EXERCISE DETAILS: Print the entries below word for word; the pictures stay out of your copy.
(SUPPLIED MATERIAL begins)
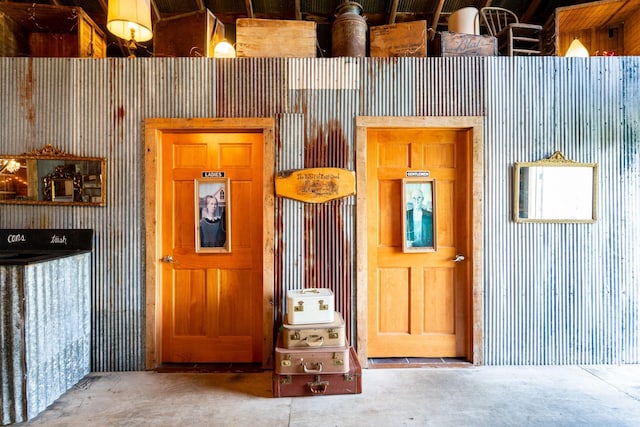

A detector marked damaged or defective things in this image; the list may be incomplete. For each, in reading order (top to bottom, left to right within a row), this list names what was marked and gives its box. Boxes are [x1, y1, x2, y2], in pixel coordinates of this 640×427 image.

rusty corrugated metal [0, 56, 636, 372]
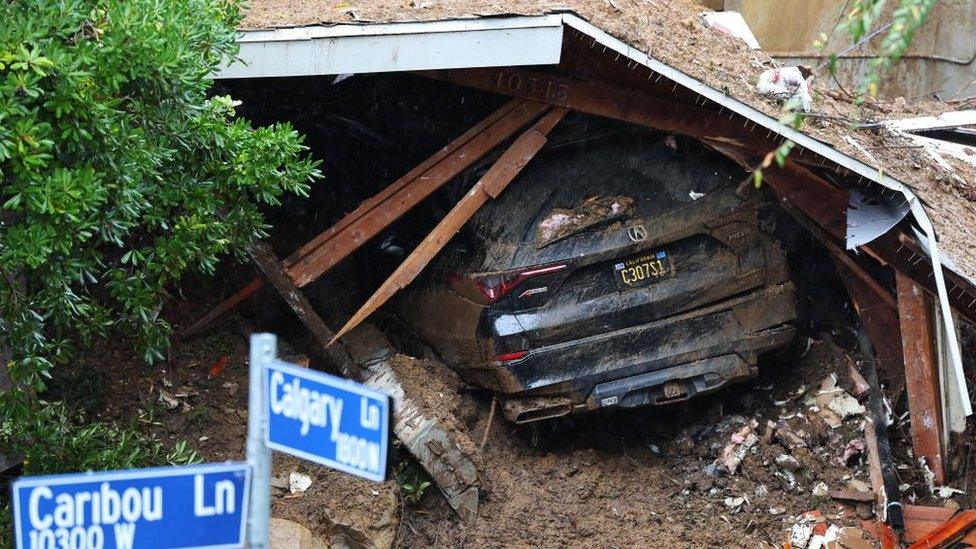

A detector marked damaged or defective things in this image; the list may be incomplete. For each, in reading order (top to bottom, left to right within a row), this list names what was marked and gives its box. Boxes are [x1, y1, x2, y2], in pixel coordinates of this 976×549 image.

broken wooden plank [246, 242, 360, 378]
broken wooden plank [181, 99, 548, 338]
broken wooden plank [286, 99, 552, 286]
broken wooden plank [332, 107, 568, 342]
broken wooden plank [900, 272, 944, 482]
broken wooden plank [904, 508, 976, 544]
(SUPPLIED MATERIAL ends)
EXERCISE RESPONSE:
A detector marked damaged or defective things in this image; the list may be incomplete. For each, in reading order (top to bottom, left to right within a row), this list names what was marked and gives its box. Boxes are [x1, y1, x2, y2], in pixel coordinates of this 640×427 image.

rusty corrugated metal [0, 56, 636, 372]

A detector marked damaged or defective things in this image; the list may be incomplete. For each, in reading order (top to bottom, left to right within a row), this list names what was marked and gives its box. Boxes are [x1, y1, x2, y2], in pixel coordinates of this 976×549 image.

broken wooden plank [246, 242, 360, 378]
broken wooden plank [181, 99, 548, 338]
broken wooden plank [286, 99, 552, 286]
broken wooden plank [332, 107, 568, 342]
broken wooden plank [900, 272, 944, 482]
broken wooden plank [904, 508, 976, 544]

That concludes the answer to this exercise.